#### Requirement 1:
Decide whether each statement agrees with the cycling training plan below. Answer yes or no for each, and quote the words of the text that decide it. (a) The writers say they are personal trainers. (b) The Fast Pedal ride should be done on a flat section of road. (c) During the Fast Pedal workout, heart rate should be used to judge intensity.
#### Requirement 2:
In the cycling training plan below, turn the paragraph beginning "The purpose of this class" into a short bulleted list that keeps its main facts.
#### Requirement 3:
Pick up the cycling training plan below right after its final sentence and keep writing it.

Category Archives: Noble Sports

Cycling Training Plan

Developing a Training Plan

The purpose of this class is to teach you the steps on how to develop your own training plan.  We are not personal trainers here but we have lots of riding and racing experience plus I have read lots of books on the subject.  If you really want to get hard core get a personal trainer they will help you a ton and help you get to your goals faster than any other way.

What are your goals?

  • What are you trying to accomplish, do you just want to go faster, have a century in mind or want to do Lotoja?  Depending on what your goal is will affect how you plan.
  • Begin with the end in mind.  There are several different types of exercises and routines you can do, knowing where you are going will help us pick which to do.
  • I look at training as 3 different animals:   Short distance Road biking under 50 miles, Long distance Road Biking, Insane distance over 100 miles. picture about training goals

The different type of training regiments

These are some common training regiments, think of these like sets when you go weight lifting.  Each one does different things and we’ll help you in different ways.  Before starting these you need to figure out your max heart rate.  The easiest way to do that is, to get a heart rate monitor, bike 10 minutes as fast as you can then rest  5 minutes then do another 10 minutes as fast as you can, the highest your heart goes is a pretty good estimate of your max heart rate.  You can also take your age – 220 but that is a ball park figure

  • Fast Pedal -  This ride should be done on a flat section of road and will go on for about 30 minutes.  Start with at least a 10 minute warm up, then pedal for 1 minute at a 85 to 90 RPM then go to a 95 to 100 RPM, repeat this 2 times (4 minutes total)  then rest 2 minutes, this would make a complete set.  Your heart rate will climb but don’t use it to judge your intensity.  This workout is all about your cadence, focus on that.

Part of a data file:

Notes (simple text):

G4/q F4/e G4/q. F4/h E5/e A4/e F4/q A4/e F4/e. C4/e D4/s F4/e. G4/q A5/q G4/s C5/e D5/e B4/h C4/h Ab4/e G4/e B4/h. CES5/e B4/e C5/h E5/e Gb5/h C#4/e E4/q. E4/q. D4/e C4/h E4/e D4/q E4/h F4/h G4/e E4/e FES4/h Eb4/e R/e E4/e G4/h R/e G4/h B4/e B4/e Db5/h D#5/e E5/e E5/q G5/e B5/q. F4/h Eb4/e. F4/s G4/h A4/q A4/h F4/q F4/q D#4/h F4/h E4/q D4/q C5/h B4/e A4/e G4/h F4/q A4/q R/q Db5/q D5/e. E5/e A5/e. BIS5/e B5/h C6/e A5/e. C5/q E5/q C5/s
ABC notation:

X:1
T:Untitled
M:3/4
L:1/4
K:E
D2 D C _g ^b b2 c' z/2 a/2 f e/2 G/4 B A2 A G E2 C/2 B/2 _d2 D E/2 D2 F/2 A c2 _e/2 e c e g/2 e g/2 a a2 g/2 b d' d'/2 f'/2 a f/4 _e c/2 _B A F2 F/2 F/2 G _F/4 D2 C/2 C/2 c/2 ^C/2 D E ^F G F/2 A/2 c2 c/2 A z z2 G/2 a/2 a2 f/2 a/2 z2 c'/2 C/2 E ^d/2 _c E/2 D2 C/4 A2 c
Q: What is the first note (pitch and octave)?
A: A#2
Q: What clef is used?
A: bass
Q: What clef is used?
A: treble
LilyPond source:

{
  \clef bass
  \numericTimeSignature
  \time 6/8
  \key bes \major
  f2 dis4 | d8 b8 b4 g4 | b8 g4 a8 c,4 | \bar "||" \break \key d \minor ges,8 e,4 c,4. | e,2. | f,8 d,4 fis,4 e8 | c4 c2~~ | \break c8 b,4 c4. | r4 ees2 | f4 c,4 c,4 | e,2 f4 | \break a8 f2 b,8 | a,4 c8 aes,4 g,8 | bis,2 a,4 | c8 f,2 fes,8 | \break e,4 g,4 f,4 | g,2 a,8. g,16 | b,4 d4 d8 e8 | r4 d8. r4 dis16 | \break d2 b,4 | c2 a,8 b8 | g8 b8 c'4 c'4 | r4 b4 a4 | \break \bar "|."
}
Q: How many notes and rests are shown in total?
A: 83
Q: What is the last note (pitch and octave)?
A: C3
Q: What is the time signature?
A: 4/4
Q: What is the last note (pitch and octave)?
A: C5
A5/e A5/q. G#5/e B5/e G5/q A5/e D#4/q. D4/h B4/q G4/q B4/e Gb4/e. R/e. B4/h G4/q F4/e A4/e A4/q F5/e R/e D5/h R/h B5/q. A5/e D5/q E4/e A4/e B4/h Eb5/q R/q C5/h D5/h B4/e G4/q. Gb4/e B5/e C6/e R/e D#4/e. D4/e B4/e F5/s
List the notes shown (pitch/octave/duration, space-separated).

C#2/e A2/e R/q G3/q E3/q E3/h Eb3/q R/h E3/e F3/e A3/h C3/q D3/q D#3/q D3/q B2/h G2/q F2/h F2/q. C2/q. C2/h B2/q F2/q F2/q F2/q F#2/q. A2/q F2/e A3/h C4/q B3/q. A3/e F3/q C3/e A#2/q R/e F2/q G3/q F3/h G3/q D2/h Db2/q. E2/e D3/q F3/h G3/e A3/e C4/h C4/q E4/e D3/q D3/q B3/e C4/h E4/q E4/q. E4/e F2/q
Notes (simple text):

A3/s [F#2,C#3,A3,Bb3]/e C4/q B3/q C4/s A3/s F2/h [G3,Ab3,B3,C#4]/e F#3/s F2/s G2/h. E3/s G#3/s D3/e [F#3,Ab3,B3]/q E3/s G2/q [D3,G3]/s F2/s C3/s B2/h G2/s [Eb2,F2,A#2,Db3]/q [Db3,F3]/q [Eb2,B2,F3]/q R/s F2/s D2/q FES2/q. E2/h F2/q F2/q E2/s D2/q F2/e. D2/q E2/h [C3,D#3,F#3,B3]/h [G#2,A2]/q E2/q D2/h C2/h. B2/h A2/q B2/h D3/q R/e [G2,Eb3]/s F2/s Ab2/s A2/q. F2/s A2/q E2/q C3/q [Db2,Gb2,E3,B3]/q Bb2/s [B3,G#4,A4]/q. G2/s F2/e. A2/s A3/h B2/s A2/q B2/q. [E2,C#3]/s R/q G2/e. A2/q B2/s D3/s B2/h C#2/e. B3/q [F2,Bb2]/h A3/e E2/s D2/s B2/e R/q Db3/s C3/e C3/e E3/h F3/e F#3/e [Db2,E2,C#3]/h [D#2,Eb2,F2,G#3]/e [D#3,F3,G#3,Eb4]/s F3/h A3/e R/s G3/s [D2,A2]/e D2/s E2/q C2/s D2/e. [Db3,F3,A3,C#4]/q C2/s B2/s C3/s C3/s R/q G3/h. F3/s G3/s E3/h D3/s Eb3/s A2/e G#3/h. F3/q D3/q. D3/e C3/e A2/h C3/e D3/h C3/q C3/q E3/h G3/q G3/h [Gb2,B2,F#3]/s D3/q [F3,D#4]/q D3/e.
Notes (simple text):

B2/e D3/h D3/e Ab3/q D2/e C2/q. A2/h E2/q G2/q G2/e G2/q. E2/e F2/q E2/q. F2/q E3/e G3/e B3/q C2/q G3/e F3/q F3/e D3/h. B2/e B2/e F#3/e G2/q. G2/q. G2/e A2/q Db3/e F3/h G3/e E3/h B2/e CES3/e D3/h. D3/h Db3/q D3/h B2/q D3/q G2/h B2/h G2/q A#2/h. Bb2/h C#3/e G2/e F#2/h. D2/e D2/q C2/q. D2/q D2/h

#### Exercise response 1:
(a) No: "We are not personal trainers here"
(b) Yes: "This ride should be done on a flat section of road"
(c) No: "don’t use it to judge your intensity"

#### Exercise response 2:
- The class teaches the steps for developing your own training plan.
- The writers are not personal trainers but have a lot of riding and racing experience, and the writer has read many books on the subject.
- For a very serious approach, a personal trainer will help a great deal and get you to your goals faster than any other way.

#### Exercise response 3:
  • Endurance Miles -  This is also called base build miles, we want to do these a lot in the beginning of the season.  Find a long ride (at least an hour) and keep your heart rate between 50-91% of your max heart rate the entire time. 
  • Tempo Training is an excellent workout for developing aerobic power and endurance.  This will really help to make your legs stronger.  Keep your gears high (harder) and your cadence low around 75-80
  • Climbing Repeats- Do this on a road with lots of hills, preferably short hills.  Keep your heart rate at 95-97% of max as you pedal, Cadence should be high around 90-100.  Basically you will go up the hill as hard as you can for 2 minutes, then go downhill for a bit, then back up repeat. You can do this on a long hill to; just go up as hard as you can for 2 minutes take it easy for 1 minute, repeat. 
  • Power Intervals – These hurt, but are extremely helpful. Don’t do these more than 2 times a week.  The way these work is you gradually increase your effort for the first 30 seconds until you get to what you feel is your max you can sustain for 2 minutes, then keep it at that max effort for another 1 minute and 30 seconds.  Take your effort down for 2 minutes, repeat.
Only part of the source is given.